For as long as I can remember, I have detested store-bought mayonnaise. It doesn’t matter the brand, the very sight of that off-white, jiggly stuff in a jar (or worse … squeeze bottle) is enough to make my stomach turn.
While I am generally a card-carrying member of the condiments appreciation club, I cannot do store-bought mayonnaise. Sorry.
This aversion to mayo unfortunately extended to the real thing as well. While I have tonnes of cookbooks that feature mayo recipes and while I have thumbed through many a magazine article extolling the virtues of making your own mayo, I have never even batted an eye.
Until Paris. And Alice Waters‘ In the Green Kitchen.
While in Paris, without even realizing it, I enjoyed a sandwich on some crusty french bread that had been slathered with mayo. “What is this glorious sauce?”, I thought.
Mayonnaise. Homemade.
And then not too long ago I was perusing the heart (and stomach) nourishing In The Green Kitchen and I came across a recipe for Garlic Mayonnaise and I experienced the most urgent desire to make mayonnaise.
If you aren’t familiar with In the Green Kitchen, you should become so quickly. What a beautiful book! When I say it’s “heart-nourishing” I mean it has a quality that strikes the heart right through the stomach. It is a deep and lovely affirmation of simple cooking.
It has all the hallmarks of an Alice Waters book: fresh ingredients, responsible cooking, local food, ambitious but never inaccessible and most of all, delicious.
The book is a gentle stroll from making a beautiful salad all the way to cobbler, with stops at biscuits, peperonata and roast leg of lamb.
As for me and my homemade mayonnaise, well, it was a revelation.

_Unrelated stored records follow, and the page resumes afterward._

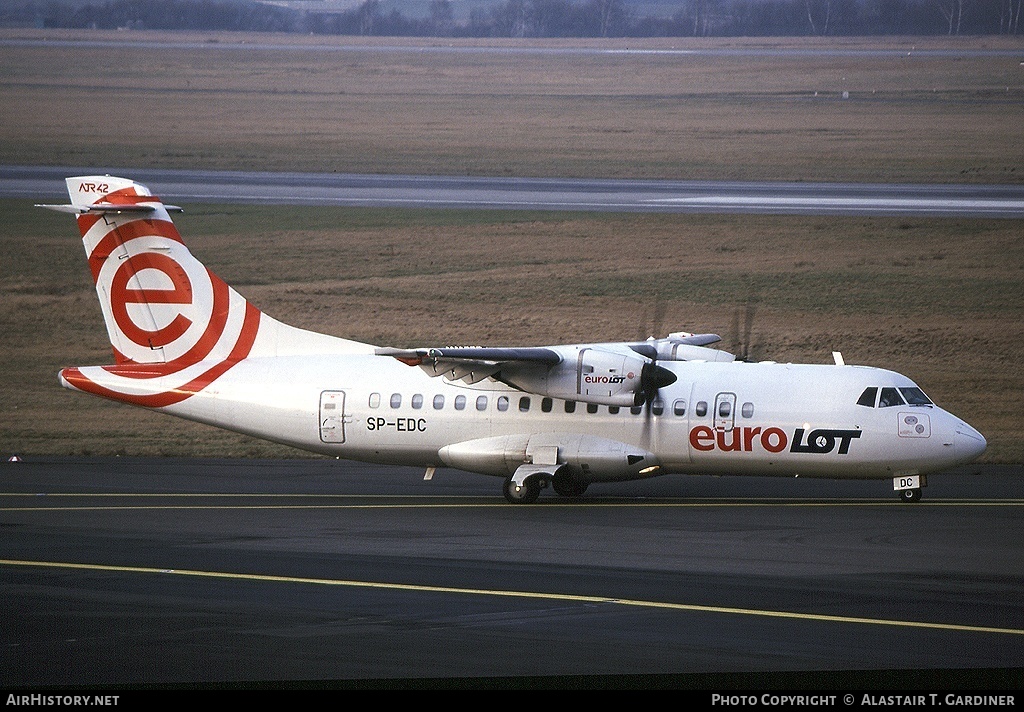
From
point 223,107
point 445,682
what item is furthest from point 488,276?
point 223,107

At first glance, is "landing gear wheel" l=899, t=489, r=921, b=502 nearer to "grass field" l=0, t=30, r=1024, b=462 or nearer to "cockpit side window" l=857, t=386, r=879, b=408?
"cockpit side window" l=857, t=386, r=879, b=408

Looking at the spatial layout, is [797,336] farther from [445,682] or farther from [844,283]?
[445,682]

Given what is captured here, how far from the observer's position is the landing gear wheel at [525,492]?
26078 mm

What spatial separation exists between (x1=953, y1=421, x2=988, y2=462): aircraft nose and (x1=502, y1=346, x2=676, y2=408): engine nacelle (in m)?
5.18

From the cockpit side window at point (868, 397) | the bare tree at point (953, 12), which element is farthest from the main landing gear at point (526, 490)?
the bare tree at point (953, 12)

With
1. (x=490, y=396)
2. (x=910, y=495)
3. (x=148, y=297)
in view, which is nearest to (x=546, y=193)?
(x=148, y=297)

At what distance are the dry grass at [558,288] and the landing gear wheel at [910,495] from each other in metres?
11.0

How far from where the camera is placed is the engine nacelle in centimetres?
2486

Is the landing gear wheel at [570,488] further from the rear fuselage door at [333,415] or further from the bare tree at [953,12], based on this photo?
the bare tree at [953,12]

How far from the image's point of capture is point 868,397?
82.3 feet

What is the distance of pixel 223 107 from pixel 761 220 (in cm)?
4445

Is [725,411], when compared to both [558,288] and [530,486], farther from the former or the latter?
[558,288]

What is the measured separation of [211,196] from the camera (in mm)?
58094

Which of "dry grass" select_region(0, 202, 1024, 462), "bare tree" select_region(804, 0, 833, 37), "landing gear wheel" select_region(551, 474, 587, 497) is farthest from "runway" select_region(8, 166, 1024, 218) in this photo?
"bare tree" select_region(804, 0, 833, 37)
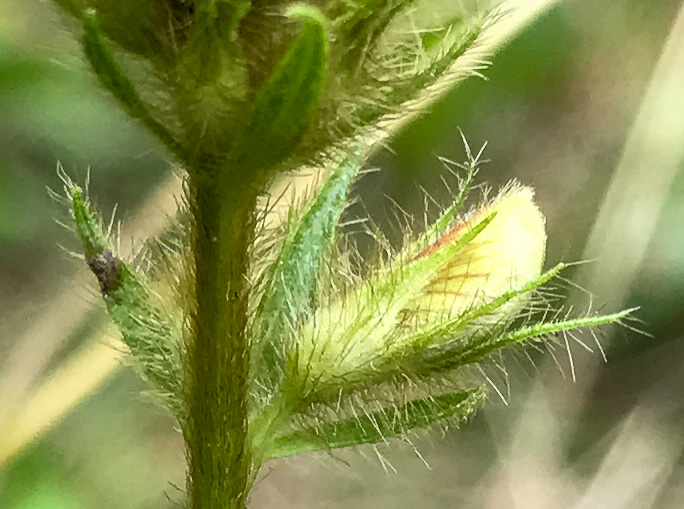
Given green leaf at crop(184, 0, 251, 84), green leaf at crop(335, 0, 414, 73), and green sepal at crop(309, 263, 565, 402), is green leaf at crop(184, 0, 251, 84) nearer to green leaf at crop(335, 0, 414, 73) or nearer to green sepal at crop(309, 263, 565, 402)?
green leaf at crop(335, 0, 414, 73)

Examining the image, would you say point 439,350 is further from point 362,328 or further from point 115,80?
point 115,80

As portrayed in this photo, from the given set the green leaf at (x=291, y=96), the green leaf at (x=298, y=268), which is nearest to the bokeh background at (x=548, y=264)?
the green leaf at (x=298, y=268)

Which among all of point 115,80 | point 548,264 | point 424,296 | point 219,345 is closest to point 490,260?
point 424,296

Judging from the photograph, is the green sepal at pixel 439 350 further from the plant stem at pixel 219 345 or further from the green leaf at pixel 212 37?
the green leaf at pixel 212 37

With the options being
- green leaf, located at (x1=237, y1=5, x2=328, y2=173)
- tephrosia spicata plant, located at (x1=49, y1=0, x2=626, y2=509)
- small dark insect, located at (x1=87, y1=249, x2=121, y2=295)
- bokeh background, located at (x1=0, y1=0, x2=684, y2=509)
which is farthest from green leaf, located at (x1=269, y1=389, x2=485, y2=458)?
bokeh background, located at (x1=0, y1=0, x2=684, y2=509)

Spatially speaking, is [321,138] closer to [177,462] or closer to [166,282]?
[166,282]

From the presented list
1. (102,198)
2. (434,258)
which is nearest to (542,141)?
(102,198)
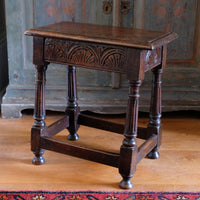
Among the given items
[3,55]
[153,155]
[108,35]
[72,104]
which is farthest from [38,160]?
[3,55]

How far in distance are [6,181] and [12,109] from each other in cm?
100

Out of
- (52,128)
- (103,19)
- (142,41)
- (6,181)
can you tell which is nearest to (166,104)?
(103,19)

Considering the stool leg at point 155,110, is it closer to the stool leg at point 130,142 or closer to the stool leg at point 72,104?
the stool leg at point 130,142

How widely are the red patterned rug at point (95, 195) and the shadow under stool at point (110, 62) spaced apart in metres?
0.09

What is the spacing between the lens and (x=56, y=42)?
7.02 feet

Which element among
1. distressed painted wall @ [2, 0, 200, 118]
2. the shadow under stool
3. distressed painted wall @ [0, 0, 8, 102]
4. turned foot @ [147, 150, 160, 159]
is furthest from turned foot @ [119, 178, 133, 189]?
distressed painted wall @ [0, 0, 8, 102]

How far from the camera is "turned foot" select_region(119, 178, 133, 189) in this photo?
2.13 metres

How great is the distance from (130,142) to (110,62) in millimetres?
441

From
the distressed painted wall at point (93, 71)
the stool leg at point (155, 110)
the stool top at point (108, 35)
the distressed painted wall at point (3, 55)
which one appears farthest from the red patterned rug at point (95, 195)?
the distressed painted wall at point (3, 55)

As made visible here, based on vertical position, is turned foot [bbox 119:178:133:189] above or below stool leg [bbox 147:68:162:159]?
below

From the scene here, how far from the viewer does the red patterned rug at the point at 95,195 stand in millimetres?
2021

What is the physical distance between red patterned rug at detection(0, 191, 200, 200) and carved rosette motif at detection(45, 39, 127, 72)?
664 mm

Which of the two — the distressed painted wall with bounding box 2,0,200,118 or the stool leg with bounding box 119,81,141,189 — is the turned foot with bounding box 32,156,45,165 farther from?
the distressed painted wall with bounding box 2,0,200,118

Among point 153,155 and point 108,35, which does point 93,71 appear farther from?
point 108,35
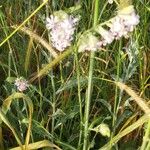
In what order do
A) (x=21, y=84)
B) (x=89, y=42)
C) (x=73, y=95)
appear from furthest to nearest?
(x=73, y=95), (x=21, y=84), (x=89, y=42)

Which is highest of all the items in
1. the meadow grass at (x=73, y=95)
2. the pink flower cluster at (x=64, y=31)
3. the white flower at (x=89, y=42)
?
the pink flower cluster at (x=64, y=31)

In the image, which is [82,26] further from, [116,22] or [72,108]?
[116,22]

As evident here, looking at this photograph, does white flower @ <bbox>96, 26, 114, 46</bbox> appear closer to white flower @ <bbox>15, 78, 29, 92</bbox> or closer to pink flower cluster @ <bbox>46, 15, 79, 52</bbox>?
pink flower cluster @ <bbox>46, 15, 79, 52</bbox>

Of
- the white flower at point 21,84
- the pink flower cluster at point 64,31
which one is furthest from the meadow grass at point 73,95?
the pink flower cluster at point 64,31

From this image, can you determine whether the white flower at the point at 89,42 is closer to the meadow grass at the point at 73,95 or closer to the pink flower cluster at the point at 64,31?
the pink flower cluster at the point at 64,31

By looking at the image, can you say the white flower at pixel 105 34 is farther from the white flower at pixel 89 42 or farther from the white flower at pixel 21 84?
the white flower at pixel 21 84

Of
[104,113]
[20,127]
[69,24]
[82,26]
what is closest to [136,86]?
[104,113]

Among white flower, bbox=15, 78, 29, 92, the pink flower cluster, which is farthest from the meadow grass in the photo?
the pink flower cluster

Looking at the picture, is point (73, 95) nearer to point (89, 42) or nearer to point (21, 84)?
point (21, 84)

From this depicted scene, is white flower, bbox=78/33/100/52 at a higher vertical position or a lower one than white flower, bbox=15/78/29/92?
higher

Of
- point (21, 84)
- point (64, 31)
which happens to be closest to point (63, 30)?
point (64, 31)

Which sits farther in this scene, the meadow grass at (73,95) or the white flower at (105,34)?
the meadow grass at (73,95)

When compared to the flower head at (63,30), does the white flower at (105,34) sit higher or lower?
lower
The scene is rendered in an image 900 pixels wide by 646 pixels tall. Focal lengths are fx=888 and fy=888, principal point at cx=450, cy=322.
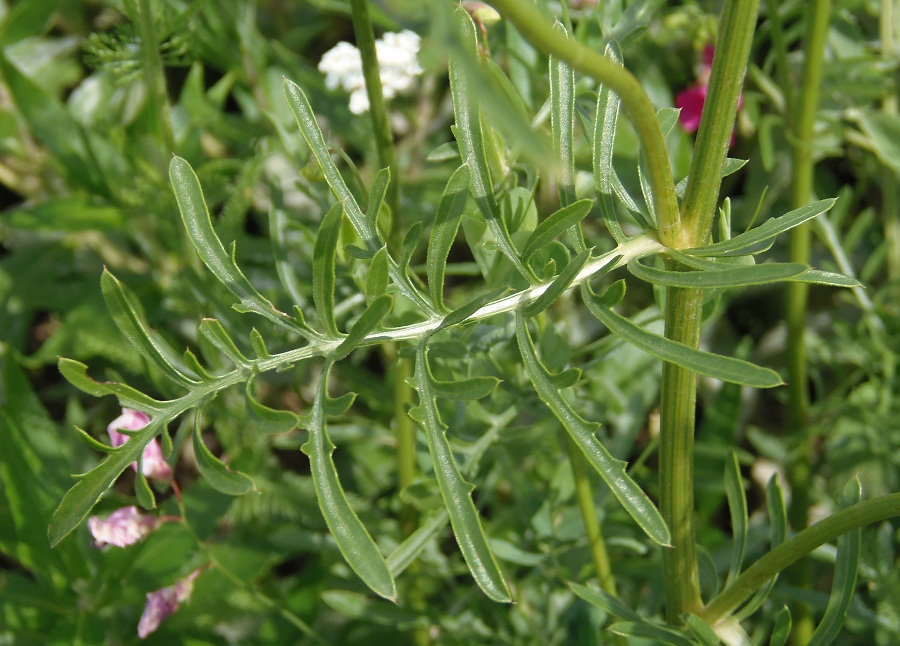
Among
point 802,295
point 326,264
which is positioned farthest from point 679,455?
point 802,295

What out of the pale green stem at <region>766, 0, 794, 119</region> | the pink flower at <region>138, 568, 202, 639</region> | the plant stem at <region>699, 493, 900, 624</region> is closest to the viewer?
the plant stem at <region>699, 493, 900, 624</region>

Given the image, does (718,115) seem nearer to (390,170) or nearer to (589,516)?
(390,170)

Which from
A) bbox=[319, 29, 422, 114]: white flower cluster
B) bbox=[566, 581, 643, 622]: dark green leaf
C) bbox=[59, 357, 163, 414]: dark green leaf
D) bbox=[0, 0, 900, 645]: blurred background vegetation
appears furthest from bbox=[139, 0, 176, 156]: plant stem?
bbox=[566, 581, 643, 622]: dark green leaf

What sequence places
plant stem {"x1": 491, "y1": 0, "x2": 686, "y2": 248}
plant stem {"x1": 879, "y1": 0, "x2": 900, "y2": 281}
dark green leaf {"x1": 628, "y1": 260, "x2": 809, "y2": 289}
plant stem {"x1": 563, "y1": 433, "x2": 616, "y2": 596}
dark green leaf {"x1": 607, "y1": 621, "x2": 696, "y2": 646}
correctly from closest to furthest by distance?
1. plant stem {"x1": 491, "y1": 0, "x2": 686, "y2": 248}
2. dark green leaf {"x1": 628, "y1": 260, "x2": 809, "y2": 289}
3. dark green leaf {"x1": 607, "y1": 621, "x2": 696, "y2": 646}
4. plant stem {"x1": 563, "y1": 433, "x2": 616, "y2": 596}
5. plant stem {"x1": 879, "y1": 0, "x2": 900, "y2": 281}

It was creamy and lemony and luscious. I spread it on anything that wasn’t nailed down.
I ate it all up.
Ciao!
If you’re interested in making mayonnaise at home, consider these recipes:
Aioli, Lemon-Dijon Mayonnaise and Olive Oil Mayonnaise.









6 comments
Rosa
I also dislike store-bought mayonnaise! There’s nothing like the real thing. I have been eating it all my life and it is so easy to make…
Cheers,
Rosa
deeba
That’s one thing I still have to tackle… and you are seriously ‘egging’ me on! The olive oil one sounds interesting!
Justin Orde
Aioli/Garlic mayo – I’ve never know if there’s a difference. Either way it’s something I heartily enjoy when it meats stripped roast chicken and warm crusty bread. Magic!
Elizabeth
What a lovely post! I, too, have long had an aversion to (store-bought) mayonnaise. Although I have tolerated it more in the past few years, I can really only stomach the ones made with olive oil… I have never made my own, but this post just may inspire me to do so.
Shandy Hanke
This will be the second cookbook I have purchased after reading your post. Mayonnaise is a scary thing until you try your own and then the possibilities can be only as limited as a person’s imagination. Congratulations on finding your moment to give homemade mayonnaise a try!
Penelope Tsaldari
They’re lies an entire universe of difference between store bought and home made. Love this because it really is relatively easy to make and the taste difference is substantial. “It’s all in the wrist when beating”,my grandmother would always tell me. So enjoyed the simplicity of it.